A 40-year-old domestic abuse survivor from El Salvador learned Wednesday that the immigration court review board approved the asylum application she filed seven years ago. Hers is no ordinary case: It was handpicked by the Trump administration to set precedent narrowing asylum prospects for migrants around the world fleeing gender-based violence.
“I didn’t totally understand at first what my case meant, but with time and with my attorneys’ help, I came to see that they used my case as a foundation,” A.B., identified only by her initials for her safety, told The Fuller Project in Spanish through a translator. “So many women have died at the hands of their ex-partner. They are not here now to tell their stories of what they lived through.”
The trajectory of this case, little known outside of immigration circles, reveals the extent to which top political appointees in former President Donald Trump’s administration controlled life-and-death immigration court decisions. The policy shift under President Joe Biden, which made this week’s decision possible, is among multiple reversals of Trump-era policies the current administration is pursuing, and sets the stage for more permanent legal and policy changes that could be more favorable to survivors knocking at the doors of the United States.
In June, Attorney General Merrick Garland vacated a 2018 decision in this case, written by Jeff Sessions when he led the Justice Department. Sessions’ decision in A.B.’s case set precedent, closing the door to asylum for thousands of migrants across the world.
Sessions published that decision just a few months after he announced the highly publicized, widely criticized policy that resulted in family separations at the U.S.-Mexico border. The decision in the “Matter of A-B-,” as it is called in court documents, was a quieter, more technical move, but significant nonetheless: It was the first of many targeted blows to asylum the Trump administration took.
—————
» **REQUEST 1**
Select every line of the records below that contains the term "terms", and copy each one out. Matches must have the same capitalization.

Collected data
—————
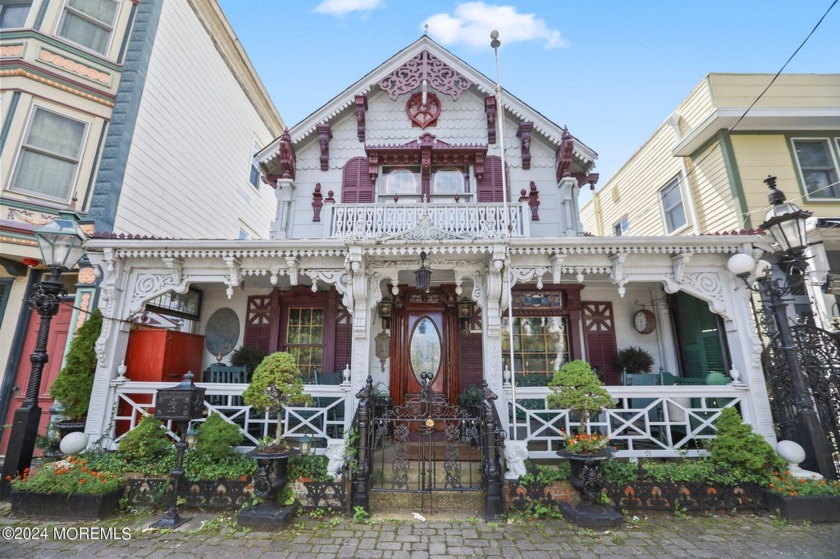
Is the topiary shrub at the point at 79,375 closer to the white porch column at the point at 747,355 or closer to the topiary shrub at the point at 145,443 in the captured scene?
the topiary shrub at the point at 145,443

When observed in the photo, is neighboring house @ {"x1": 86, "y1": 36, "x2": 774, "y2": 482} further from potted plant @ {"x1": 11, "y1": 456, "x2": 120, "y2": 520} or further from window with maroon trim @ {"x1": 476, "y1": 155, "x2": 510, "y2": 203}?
potted plant @ {"x1": 11, "y1": 456, "x2": 120, "y2": 520}

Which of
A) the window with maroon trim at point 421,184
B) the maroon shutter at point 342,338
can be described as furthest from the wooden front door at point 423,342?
the window with maroon trim at point 421,184

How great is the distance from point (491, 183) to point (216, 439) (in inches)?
294

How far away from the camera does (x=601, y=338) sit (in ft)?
27.9

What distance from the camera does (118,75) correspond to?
8320 mm

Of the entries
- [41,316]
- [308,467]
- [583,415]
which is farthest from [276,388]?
[583,415]

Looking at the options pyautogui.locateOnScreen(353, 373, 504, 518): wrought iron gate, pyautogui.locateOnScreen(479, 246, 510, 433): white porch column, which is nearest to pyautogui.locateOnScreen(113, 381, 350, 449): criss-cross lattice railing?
pyautogui.locateOnScreen(353, 373, 504, 518): wrought iron gate

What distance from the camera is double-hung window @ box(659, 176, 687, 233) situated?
10.7m

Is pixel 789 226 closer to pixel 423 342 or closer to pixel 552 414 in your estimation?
pixel 552 414

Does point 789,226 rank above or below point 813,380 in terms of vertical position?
above

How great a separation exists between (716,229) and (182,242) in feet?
38.9

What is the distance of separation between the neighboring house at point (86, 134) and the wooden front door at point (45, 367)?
0.8 inches

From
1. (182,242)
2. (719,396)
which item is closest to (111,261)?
(182,242)

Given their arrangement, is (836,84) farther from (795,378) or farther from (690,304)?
(795,378)
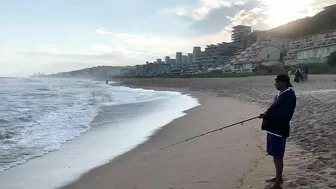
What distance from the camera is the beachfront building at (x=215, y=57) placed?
4630 inches

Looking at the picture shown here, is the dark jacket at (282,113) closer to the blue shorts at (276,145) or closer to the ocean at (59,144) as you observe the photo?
the blue shorts at (276,145)

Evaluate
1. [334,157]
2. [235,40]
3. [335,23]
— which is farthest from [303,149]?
[235,40]

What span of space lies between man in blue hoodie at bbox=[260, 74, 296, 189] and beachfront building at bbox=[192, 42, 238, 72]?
11040 cm

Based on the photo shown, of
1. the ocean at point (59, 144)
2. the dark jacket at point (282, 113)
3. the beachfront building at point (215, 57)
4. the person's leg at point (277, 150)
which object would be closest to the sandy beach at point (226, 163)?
the person's leg at point (277, 150)

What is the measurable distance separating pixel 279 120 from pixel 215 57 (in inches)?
4629

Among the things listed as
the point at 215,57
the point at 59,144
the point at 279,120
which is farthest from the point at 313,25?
the point at 279,120

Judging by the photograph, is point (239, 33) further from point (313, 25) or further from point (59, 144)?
point (59, 144)

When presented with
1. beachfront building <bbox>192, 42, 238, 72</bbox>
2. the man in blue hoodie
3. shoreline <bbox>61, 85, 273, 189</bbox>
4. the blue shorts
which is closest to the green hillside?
beachfront building <bbox>192, 42, 238, 72</bbox>

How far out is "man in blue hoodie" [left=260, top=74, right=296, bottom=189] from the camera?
3992 millimetres

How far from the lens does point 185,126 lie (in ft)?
33.8

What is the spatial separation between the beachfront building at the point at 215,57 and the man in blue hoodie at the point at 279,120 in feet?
362

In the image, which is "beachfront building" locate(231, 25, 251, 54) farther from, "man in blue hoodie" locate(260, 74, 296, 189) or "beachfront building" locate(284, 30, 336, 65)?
"man in blue hoodie" locate(260, 74, 296, 189)

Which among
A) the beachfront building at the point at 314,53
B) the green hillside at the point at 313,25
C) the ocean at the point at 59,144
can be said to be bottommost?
the ocean at the point at 59,144

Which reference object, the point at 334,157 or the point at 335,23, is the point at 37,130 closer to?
the point at 334,157
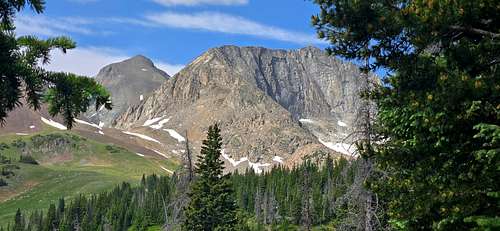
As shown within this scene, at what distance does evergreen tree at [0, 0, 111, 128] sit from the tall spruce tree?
4001cm

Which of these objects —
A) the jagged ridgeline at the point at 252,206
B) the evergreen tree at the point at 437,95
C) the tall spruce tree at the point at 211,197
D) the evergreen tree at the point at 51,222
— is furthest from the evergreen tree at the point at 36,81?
the evergreen tree at the point at 51,222

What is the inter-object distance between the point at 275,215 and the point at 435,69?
137 m

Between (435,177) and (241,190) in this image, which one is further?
(241,190)

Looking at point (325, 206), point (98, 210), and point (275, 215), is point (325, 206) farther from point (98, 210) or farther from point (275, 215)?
point (98, 210)

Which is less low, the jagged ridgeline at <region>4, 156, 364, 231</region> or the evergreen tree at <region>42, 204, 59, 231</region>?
the jagged ridgeline at <region>4, 156, 364, 231</region>

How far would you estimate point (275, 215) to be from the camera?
481 ft

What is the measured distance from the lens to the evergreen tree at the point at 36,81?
680 centimetres

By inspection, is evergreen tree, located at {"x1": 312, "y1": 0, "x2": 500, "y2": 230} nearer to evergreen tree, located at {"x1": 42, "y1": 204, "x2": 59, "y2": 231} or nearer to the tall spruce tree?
the tall spruce tree

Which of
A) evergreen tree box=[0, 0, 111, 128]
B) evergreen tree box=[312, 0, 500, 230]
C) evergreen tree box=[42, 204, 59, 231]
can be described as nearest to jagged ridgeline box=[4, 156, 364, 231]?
evergreen tree box=[42, 204, 59, 231]

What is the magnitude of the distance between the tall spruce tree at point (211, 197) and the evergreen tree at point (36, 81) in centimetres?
4001

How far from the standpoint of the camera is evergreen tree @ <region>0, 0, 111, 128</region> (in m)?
6.80

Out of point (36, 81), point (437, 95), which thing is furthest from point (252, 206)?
point (36, 81)

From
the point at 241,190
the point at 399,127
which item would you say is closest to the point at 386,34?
the point at 399,127

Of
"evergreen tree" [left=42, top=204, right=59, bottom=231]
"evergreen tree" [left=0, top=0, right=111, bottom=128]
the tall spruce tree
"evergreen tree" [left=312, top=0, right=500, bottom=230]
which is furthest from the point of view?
"evergreen tree" [left=42, top=204, right=59, bottom=231]
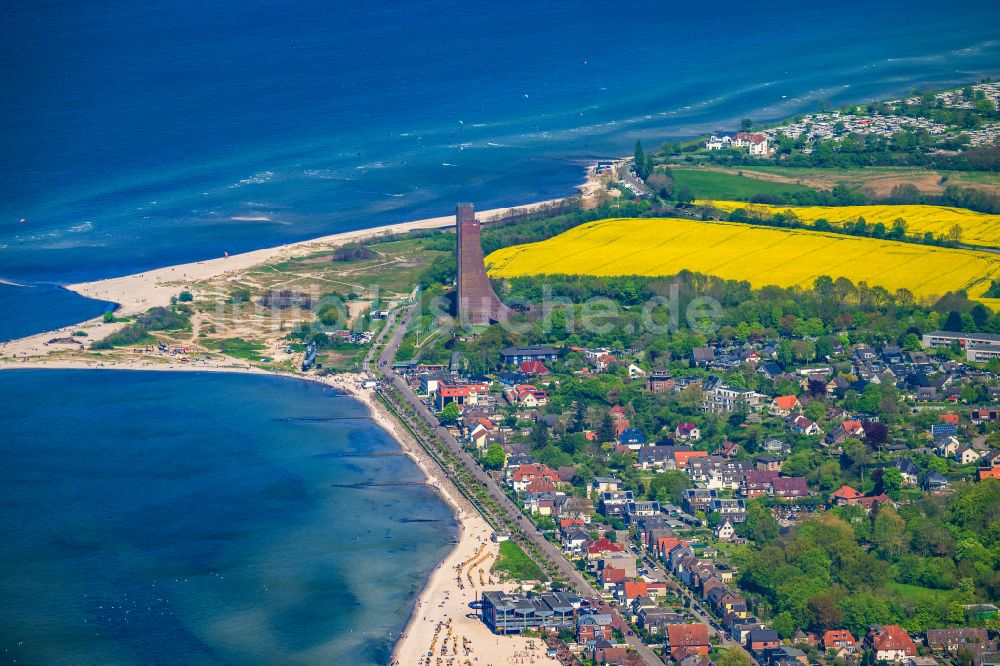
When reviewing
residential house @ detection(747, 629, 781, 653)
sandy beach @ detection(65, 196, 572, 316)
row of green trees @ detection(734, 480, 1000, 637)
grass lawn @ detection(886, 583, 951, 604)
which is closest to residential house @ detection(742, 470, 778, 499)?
row of green trees @ detection(734, 480, 1000, 637)

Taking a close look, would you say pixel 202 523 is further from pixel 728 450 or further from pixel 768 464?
pixel 768 464

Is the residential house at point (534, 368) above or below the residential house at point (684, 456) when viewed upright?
above

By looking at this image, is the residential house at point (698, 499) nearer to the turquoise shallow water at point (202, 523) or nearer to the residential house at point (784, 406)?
the turquoise shallow water at point (202, 523)

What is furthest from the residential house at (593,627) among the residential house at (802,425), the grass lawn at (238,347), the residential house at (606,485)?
the grass lawn at (238,347)

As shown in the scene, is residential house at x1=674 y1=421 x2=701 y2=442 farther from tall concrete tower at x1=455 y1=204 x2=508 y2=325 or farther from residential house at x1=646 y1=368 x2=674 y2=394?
tall concrete tower at x1=455 y1=204 x2=508 y2=325

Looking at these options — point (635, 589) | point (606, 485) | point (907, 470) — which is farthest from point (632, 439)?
point (635, 589)

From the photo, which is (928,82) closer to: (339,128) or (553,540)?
(339,128)

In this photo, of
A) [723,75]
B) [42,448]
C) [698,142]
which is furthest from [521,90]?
[42,448]
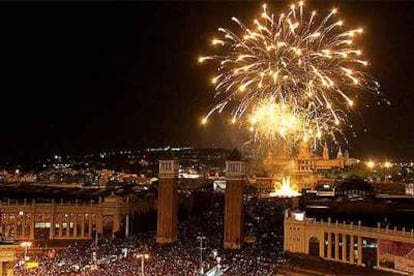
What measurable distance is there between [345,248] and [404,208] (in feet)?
37.9

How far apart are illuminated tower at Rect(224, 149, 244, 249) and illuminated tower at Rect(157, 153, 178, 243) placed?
12.5 ft

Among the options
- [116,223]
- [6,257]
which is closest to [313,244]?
[116,223]

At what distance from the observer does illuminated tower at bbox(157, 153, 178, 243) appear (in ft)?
135

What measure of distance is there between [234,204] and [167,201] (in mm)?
5091

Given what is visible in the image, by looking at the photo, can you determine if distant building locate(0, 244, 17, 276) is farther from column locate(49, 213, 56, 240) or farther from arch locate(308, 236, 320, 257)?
column locate(49, 213, 56, 240)

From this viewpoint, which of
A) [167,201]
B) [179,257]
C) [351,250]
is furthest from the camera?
[167,201]

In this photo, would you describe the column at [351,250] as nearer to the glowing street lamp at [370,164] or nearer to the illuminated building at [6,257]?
the illuminated building at [6,257]

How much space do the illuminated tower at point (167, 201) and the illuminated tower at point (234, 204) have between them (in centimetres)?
380

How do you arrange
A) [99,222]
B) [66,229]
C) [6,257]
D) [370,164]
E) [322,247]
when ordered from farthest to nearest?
[370,164] → [99,222] → [66,229] → [322,247] → [6,257]

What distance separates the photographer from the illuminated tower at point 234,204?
128ft

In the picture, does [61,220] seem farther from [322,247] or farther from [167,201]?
[322,247]

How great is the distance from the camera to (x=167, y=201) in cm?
4253

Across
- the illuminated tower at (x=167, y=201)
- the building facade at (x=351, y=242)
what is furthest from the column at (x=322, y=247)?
the illuminated tower at (x=167, y=201)

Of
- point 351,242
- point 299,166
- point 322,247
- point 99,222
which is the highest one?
point 299,166
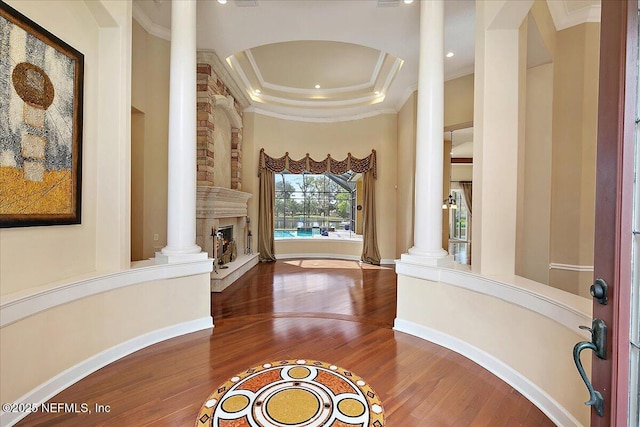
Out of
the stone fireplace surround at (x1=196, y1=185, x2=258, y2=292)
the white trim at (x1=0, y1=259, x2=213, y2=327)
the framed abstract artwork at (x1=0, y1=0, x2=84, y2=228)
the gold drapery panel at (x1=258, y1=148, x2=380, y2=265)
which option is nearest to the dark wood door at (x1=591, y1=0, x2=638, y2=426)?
the white trim at (x1=0, y1=259, x2=213, y2=327)

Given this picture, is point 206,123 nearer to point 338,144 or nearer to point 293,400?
point 338,144

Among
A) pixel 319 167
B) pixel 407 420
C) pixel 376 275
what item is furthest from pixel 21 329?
pixel 319 167

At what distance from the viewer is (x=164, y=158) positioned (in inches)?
162

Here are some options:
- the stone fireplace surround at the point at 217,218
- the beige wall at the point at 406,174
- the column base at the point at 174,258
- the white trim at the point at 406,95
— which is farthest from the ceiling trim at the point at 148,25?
the beige wall at the point at 406,174

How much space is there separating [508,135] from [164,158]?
419cm

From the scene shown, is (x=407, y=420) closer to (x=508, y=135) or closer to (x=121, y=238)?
(x=508, y=135)

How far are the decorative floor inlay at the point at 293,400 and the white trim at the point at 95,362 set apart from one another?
1046 mm

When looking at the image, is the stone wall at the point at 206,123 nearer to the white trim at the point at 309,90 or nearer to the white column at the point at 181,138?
the white trim at the point at 309,90

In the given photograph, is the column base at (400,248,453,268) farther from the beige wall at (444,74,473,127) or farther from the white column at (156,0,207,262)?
the beige wall at (444,74,473,127)

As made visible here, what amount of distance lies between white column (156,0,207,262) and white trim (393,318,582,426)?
7.93 feet

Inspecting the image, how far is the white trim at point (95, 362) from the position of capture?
1810 millimetres

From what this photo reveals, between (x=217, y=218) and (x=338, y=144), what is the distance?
3680 mm

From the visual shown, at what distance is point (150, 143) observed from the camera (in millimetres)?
4035

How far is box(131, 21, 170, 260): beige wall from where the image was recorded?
3.93 meters
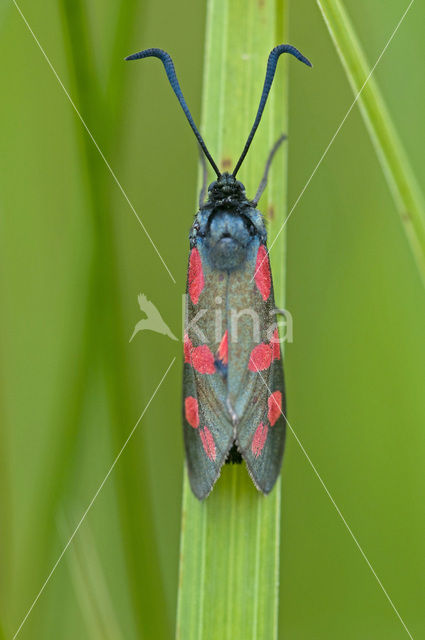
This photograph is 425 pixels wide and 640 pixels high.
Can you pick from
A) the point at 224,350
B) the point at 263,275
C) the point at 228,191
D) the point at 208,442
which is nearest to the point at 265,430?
the point at 208,442

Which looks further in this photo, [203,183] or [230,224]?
[203,183]

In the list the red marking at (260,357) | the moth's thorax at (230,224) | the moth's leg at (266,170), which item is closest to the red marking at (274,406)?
the red marking at (260,357)

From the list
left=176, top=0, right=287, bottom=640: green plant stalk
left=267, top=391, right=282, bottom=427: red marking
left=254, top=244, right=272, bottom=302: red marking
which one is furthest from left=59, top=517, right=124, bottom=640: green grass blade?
left=254, top=244, right=272, bottom=302: red marking

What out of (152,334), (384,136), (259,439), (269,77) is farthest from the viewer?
(152,334)

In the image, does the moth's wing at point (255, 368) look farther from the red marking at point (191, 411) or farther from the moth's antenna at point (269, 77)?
the moth's antenna at point (269, 77)

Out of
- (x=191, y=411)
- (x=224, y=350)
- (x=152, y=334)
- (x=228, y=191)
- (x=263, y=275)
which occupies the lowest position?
(x=191, y=411)

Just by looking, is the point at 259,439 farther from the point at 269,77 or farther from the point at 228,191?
the point at 269,77

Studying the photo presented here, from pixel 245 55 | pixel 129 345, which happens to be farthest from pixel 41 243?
pixel 245 55

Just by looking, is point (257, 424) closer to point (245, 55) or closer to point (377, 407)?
point (377, 407)
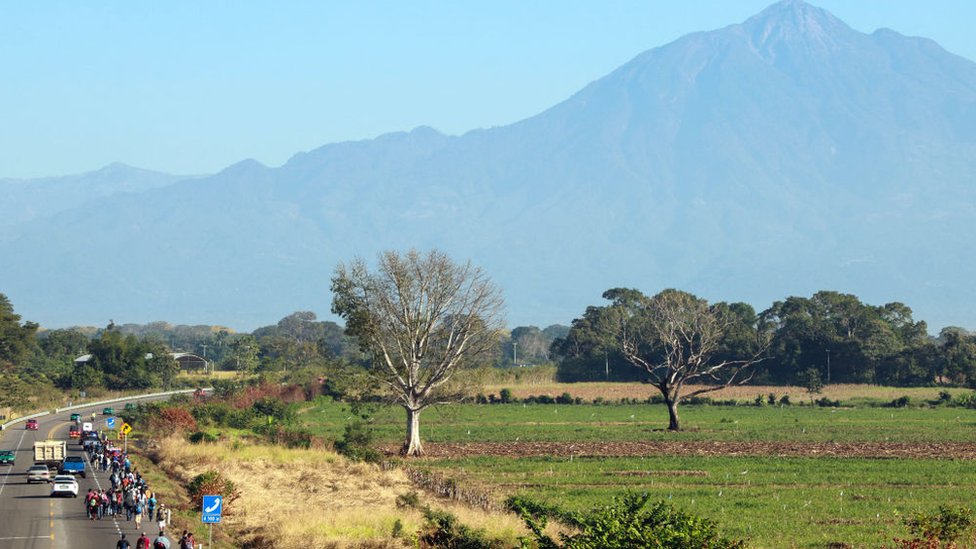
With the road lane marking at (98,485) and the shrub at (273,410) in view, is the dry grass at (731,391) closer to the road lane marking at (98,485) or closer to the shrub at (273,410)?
the shrub at (273,410)

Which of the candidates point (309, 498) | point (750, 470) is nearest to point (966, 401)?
point (750, 470)

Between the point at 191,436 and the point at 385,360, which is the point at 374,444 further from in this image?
the point at 191,436

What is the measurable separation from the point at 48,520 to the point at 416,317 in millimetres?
32429

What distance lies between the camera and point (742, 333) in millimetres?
154500

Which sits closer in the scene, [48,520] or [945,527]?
[945,527]

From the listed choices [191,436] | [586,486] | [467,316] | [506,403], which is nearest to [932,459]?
[586,486]

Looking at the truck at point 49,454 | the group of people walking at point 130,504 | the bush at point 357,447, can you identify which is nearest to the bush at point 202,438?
the bush at point 357,447

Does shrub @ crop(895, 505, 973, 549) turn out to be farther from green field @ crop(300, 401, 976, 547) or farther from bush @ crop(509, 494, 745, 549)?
bush @ crop(509, 494, 745, 549)

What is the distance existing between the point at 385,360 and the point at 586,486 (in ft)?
86.9

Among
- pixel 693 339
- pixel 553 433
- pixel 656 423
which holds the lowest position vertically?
pixel 553 433

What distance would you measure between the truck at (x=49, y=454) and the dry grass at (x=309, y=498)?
594 cm

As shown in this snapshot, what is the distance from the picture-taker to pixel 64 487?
60625 millimetres

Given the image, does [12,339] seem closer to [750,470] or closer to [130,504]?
[130,504]

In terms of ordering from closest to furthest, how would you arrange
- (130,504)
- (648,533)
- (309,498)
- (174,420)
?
1. (648,533)
2. (130,504)
3. (309,498)
4. (174,420)
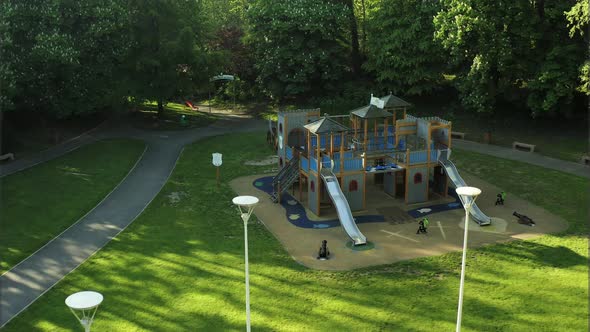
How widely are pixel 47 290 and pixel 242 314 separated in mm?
8491

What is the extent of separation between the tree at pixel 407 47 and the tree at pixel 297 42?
4.13m

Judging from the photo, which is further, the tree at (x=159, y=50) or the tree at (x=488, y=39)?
the tree at (x=159, y=50)

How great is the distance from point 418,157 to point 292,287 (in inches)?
513

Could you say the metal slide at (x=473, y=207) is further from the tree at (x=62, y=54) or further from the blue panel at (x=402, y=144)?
the tree at (x=62, y=54)

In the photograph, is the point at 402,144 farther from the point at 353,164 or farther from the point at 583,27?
the point at 583,27

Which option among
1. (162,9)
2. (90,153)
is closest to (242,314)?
(90,153)

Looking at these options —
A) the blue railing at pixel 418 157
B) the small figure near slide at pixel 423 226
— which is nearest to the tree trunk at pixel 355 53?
the blue railing at pixel 418 157

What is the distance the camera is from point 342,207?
100 ft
—————
» **REQUEST 2**
Write the next part of the article on the Salvadoran asylum case, continuing after its last sentence above.

» **ANSWER 1**
Does point 789,226 rank above or below point 813,380 in terms of vertical position?
In terms of ordering from closest to furthest, how would you arrange

» **ANSWER 2**
When Attorney General Merrick Garland reversed that decision last month, it had immediate effects, but whether it will usher in long-term changes in the asylum process remains unclear. The DOJ’s memo from June notes that regulations are still in the works that will clarify the conditions under which migrants facing violence from non-state actors in their home countries could be protected under United States asylum law. (At the time of this publishing, the White House had not responded to The Fuller Project’s questions about when it will roll out the longer-term changes. Nor did the DOJ agency overseeing immigration courts respond to an email requesting comment.)
In a way, this is déjà vu. The same questions had come up in a separate asylum matter in early 2000s, and the Justice Department planned then to release regulations at that time as well. But they never took effect. But this time, the administration has signalled a bit more resolve to get the regulations done, at least on paper, said Aaron Reichlin-Melnick, a policy analyst at the advocacy group American Immigration Council.
“One can hope that we will see in the fall these regulations proposed to expand access to asylum for victims of gender-based violence — and this time, those regulations will actually go into effect,” said Reichlin-Melnick. “If that’s the case, then this chapter in the saga, in the ‘Matter of A-B-,’ is clearing the last blockade before the new and better law goes into effect.”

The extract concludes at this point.